Seguendo fotografi musicali anche meno affermati, mi è capitato di leggere di problemi con chi non rispettava il copyright. Ti è mai capitato? Come l’hai affrontato?
Succede perché è cattivo uso che succeda. Io metto le foto online, tu te la scarichi o semplicemente fai lo screen e poi lo reposti, sta alla tua onestà dire che la foto è “rubata” (ovviamente quando succede senza autorizzazione). Se te la vuoi stampare e mettere in cameretta io non lo saprò mai, però se tu giornale online lo fai e lo copi lo sai perfettamente che stai commettendo un reato.
A me su un giornale non è successo, ma è successo che l’abbiano presa i fan per delle pagine. Sai già che se la metti sul social c’è quello che te la re-posta, che la mette sul fanclub o come immagine del profilo. E’ un po’ il gioco dei social. Sta un po’ nell’intelligenza di chi lo usa. Se dovessi scoprire un giornale cartaceo oppure un sito, beh sì, farei qualcosa, ma i grossi dovrebbero essere intelligenti e non farlo.
Hai qualche ricordo di quelli che ci pensi e dici “menomale che faccio questo lavoro” oppure “oddio quella volta è successa questa cosa, è andata male, me ne ricorderò”?
Le cose brutte non te le posso dire, ché non è carino, ma ce ne sono un sacco! Invece è bello quando ormai sei talmente tanto in confidenza con la persona.
Per esempio, è da sette anni che faccio le foto ai Ministri, con loro non mi sembra neanche di lavorare, è come prendere un caffè con un amico.
Abbiamo fatto le foto per l’ultimo video, Fidatevi, che era di notte e faceva un freddo becco. Sarebbe bastata mezz’ora, ma era talmente carino andare in giro di notte sul furgone, sai il thermos col the caldo, quelle cose un po’ così… Ho mollato alle 6 del mattino perché il giorno avevo un altro lavoro. Quando è talmente piacevole la compagnia pensi “Sto lavorando, però che fortuna, sono tutte persone molto piacevoli e in più sono pagata per fare una cosa bella”.
Capita a volte anche con uno che hai conosciuto la mattina, ti ci presenti, cominci a scattare, e capisici che è super disponibile, si fida di te e osi fare delle cose che magari non avresti messo in preventivo.
Un consiglio per qualcuno che magari voglia intraprendere questa strada?
Di scattare. Nessuno ti viene a cercare, se stai a casa e ti lamenti nessuno lo può sapere. Anche quando non hai voglia però c’è l’occasione… scattare, tutti i giorni. Io non scatto tutti i giorni per lavoro, se ho una serata libera ne approfitto e scrivo a qualcuno che fa un concerto… magari, ti dico, anche avendo già il biglietto eh!

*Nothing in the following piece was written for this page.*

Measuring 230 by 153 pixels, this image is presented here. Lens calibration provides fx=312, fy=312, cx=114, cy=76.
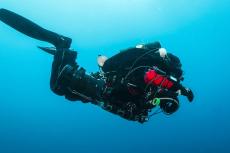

Sabato sono andata dai Coma Cose che non conoscevo ma di cui ero fan. Volevo fare loro una foto dopo il live tutti sudati, come faccio sempre. Ho scritto e hanno accettato. Quando sono arrivata lì la pigrizia mi ha fatto pensare “sarei stata sul divano a 40 km da qui” e invece il concerto fighissimo, loro due persone squisite e abbiamo fatto delle foto fighissime. Sono tornata stanca morta alle 3 di notte ma ero veramente felice. E non era un lavoro commissionato, era un mio desiderio di far loro le foto.
Se uno sta a casa nessuno lo trova e nessuno lo cerca, soprattutto.